Task instructions = Copy out, from the entries below, each line holding the string "scientific".

Records to process =
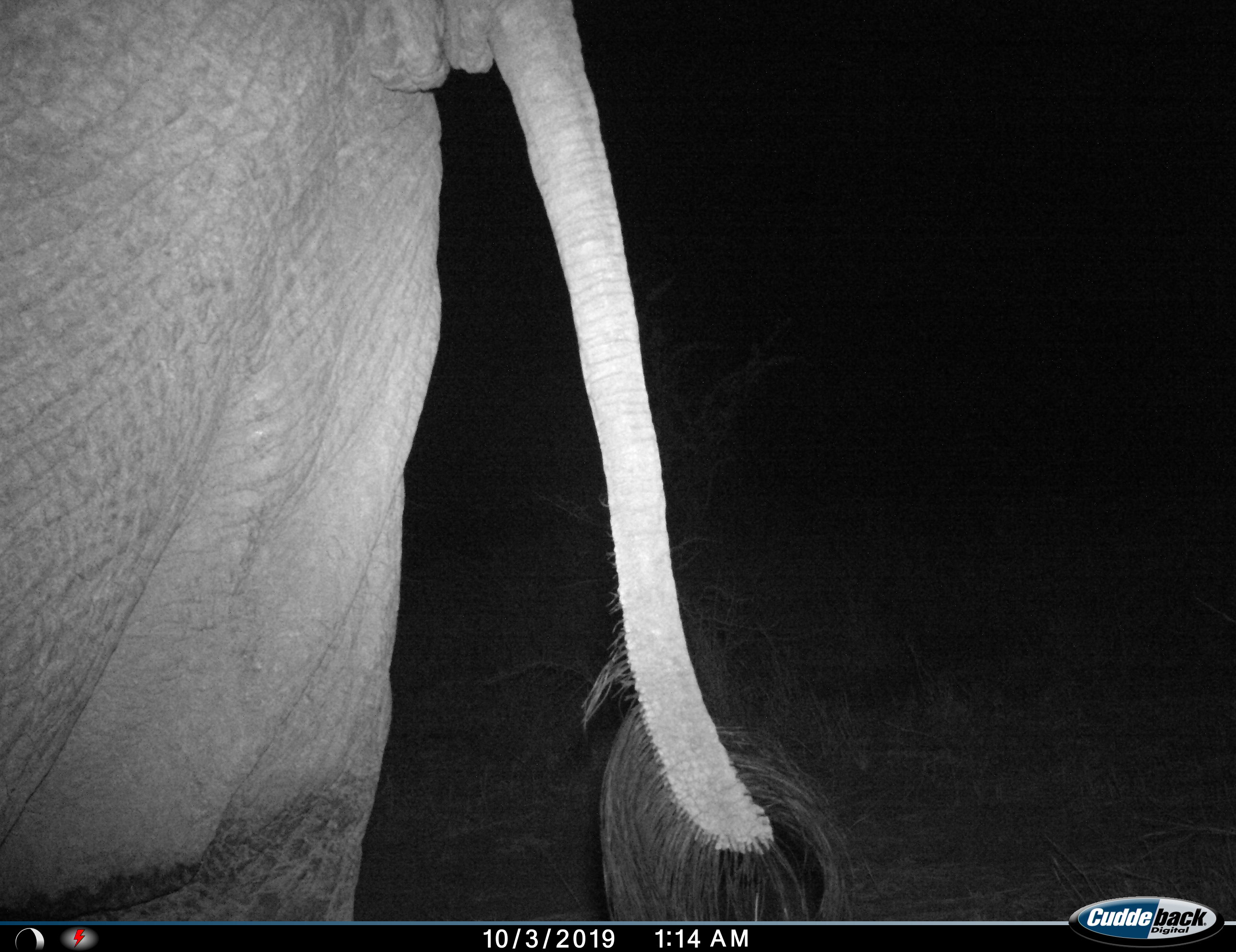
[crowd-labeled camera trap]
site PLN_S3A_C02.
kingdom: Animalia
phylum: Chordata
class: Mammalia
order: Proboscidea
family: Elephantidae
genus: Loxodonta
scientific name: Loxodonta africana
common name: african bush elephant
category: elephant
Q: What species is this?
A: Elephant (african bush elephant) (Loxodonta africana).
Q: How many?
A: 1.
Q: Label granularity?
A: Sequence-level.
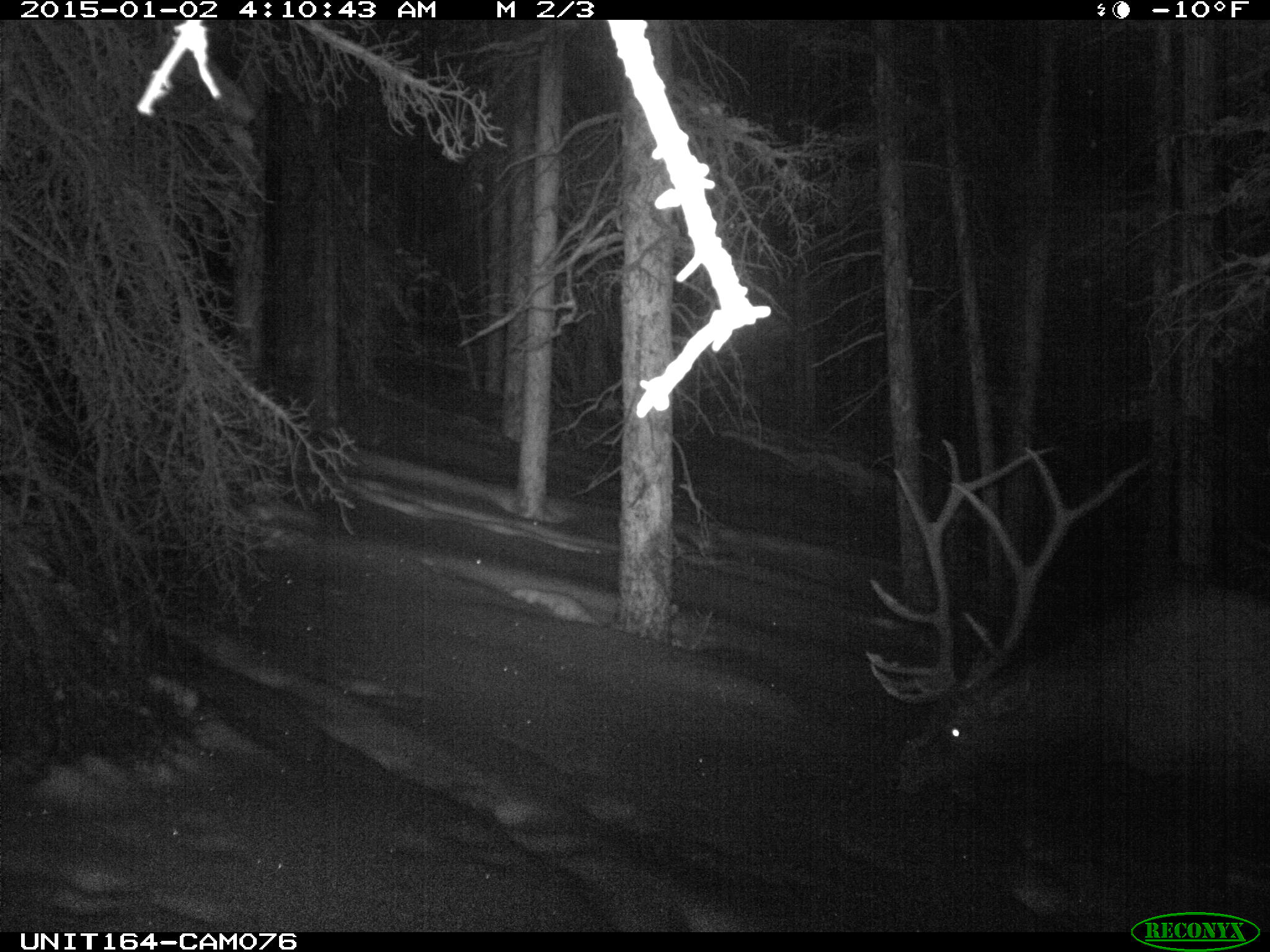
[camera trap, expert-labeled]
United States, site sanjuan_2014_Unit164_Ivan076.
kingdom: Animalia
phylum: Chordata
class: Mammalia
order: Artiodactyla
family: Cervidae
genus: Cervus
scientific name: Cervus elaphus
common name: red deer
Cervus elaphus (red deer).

* * *

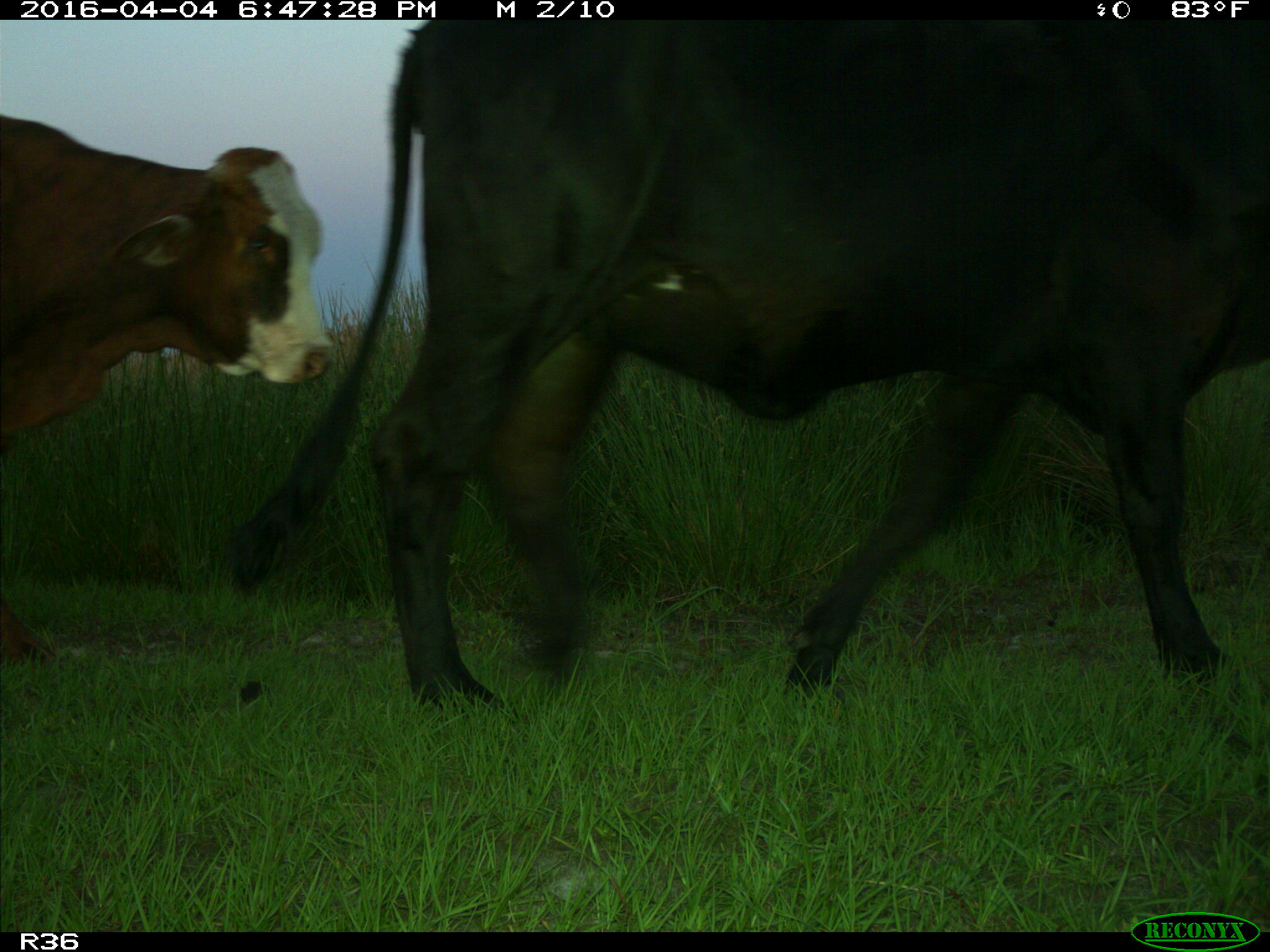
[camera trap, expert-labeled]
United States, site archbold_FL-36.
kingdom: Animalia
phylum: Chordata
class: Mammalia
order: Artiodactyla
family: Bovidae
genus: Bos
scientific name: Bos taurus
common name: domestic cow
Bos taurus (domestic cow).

Response =
scientific name: Loxodonta africana
scientific name: Cervus elaphus
scientific name: Bos taurus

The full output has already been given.